DESPEDIDA
Você estava
deitada na cama do quarto do hospital havia quase um mês.
Não era
verdadeiramente deitada, ou uma escolha sua.
Você tinha
chegado lá porque uma ambulância te levara.
Você estava
deitada porque não conseguia ficar em pé.
Você estava doente
de uma doença que não escolhera, mas que te escolhera.
Havia quase
meio mês que você estava desacordada, em coma induzido.
Estive lá,
ao seu lado, esse tempo todo.
Mas o tempo
foi pouco para o que eu precisava estar.
Pouco para
me acostumar a te perder.
Pouco tempo,
ou quase nada, para abraços, para dizer mais vezes o quanto te amava, que te
compreendia, para te pedir desculpas por quando pensei que não te
compreendesse. Desculpas por ter te feito chorar, por ter te deixado triste,
por não ter te feito rir mais vezes.
Por ter te
preocupado muito, por ter tirado seu sono em muitas noites compridas.
Pouco tempo
para despedir de alguém que nunca quis que partisse.
Afinal,
desde o meu primeiro choro, você estava lá comigo.

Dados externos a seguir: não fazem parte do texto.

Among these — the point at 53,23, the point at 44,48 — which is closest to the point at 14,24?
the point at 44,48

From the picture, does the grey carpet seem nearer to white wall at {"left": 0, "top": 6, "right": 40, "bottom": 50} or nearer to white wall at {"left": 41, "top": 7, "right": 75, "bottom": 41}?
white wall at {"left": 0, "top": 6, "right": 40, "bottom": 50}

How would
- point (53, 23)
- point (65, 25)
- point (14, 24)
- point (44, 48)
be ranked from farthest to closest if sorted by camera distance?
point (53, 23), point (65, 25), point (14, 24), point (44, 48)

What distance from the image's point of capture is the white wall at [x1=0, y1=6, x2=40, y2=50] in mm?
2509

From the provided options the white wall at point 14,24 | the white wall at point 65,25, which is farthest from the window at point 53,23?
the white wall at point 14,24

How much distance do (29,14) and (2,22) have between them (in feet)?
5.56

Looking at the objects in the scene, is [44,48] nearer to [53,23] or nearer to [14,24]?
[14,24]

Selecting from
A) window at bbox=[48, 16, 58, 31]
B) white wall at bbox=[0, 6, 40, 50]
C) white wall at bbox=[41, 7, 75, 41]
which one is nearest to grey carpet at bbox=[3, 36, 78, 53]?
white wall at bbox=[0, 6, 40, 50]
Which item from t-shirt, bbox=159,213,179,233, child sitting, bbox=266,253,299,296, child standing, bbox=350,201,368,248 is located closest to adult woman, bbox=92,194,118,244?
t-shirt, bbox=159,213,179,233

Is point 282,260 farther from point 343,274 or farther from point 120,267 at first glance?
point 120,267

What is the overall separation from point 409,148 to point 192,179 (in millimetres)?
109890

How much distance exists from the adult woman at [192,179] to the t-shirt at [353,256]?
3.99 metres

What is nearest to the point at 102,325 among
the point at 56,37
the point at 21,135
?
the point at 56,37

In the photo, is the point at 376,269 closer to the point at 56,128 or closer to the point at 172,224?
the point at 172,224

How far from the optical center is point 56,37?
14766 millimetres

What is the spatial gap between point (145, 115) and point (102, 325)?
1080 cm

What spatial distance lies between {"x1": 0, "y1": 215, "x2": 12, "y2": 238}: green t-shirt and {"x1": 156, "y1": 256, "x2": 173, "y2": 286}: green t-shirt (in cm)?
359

Eu estava com você, desde o
primeiro ar que respirei.
Antes disso
até, quando ainda não era eu, mas sim uma extensão sua.
Quando você
me alimentava, me ajudava a respirar, me fazia crescer, me fazia pessoa.
Trabalhando
minuciosamente, artisticamente, divinamente para me colocar pronta no mundo,
quando chegasse a hora.
Pronta para
quase tudo. Menos para viver sem você.
A
transformação que passamos você e eu naqueles dias não dá para ser descrita.
Não é
experiência que possa ser repetida, antecipada, compartilhada.
Foi sua e
minha. Nossa.
Cada olhar,
cada lágrima, cada segundo de dor, cada segundo de amor, cada segundo de pavor.
O seu olhar
amedrontado, seu pedido mudo de descanso, seus dedos frios, finos e sem cor
entre as minhas mãos trêmulas.
Vivência sua
e minha. Só nossa.
A intimidade
que era nossa, quando eu ainda estava em seu ventre, quando ainda era um pedaço
seu, voltou nos nossos últimos dias.
Eu te
banhava, te alimentava, te ajudava com todas as necessidades.
Eu nem
percebia que éramos duas.
Você não
tinha apetite, eu também não. Você sentia dor, eu também sentia a sua dor.
Sua fraqueza
era minha também.
A
insegurança e o medo eram nossos.
A imagem da
morte assombrava nós duas.
Eu enxugava
as lágrimas que caiam dos seus olhos, no meu próprio rosto.
E o resto da
esperança que tentávamos cultivar, de vez em quando, se tornava palavras em sua
boca ou na minha, que eram rapidamente engolidas pelo nosso vômito, pelo nosso
enjoo.
De vez em
quando adormecíamos juntas, no torpor da morfina, na exaustão da fé.
Rezamos
juntas, em uma só voz.
Agradecemos
juntas.
Sorrimos um
sorriso fraco, sem cor e sem dentes, sem som, para alguns amigos que vieram nos
visitar.
Enganamos
com maestria aqueles que sofriam mais por nós do que nós, para poupá-los.
Deixamos os
médicos acreditarem que confiávamos neles. Que acreditávamos em sua competência
contra o destino, em sua batalha contra o inexorável.
Cúmplices,
nós duas, mãe e filha.
Quando a
hora chegou, seu coração fraquinho tornou-se gigante, preenchido completamente
por todo o amor que você sentiu em vida.
Amor por
todos, pela beleza da vida, amor que você não economizou, e sempre ensinou.
Amor ao
próximo, amor na sua mais pura forma.
Amor
ingênuo. Amor de graça.
Na cama, seu
corpo desapareceu. Sua roupa, seu cheiro, seu soro, sua doença, seu travesseiro,
seu lençol, seu óculos...
Um enorme
coração pulsante, brilhante, sadio, tomou conta do quarto.
Sua alma,
mamãe, era um coração.
Um coração
que continua a bater, com sangue a circular e que me impulsiona toda vez que a
vida tenta me machucar.
Um coração
que me acompanha, que se emociona comigo, que dispara com minha alegria, que
bate sem tempo, sem limite, sem dor, sem medo, sem fim...
Em mim.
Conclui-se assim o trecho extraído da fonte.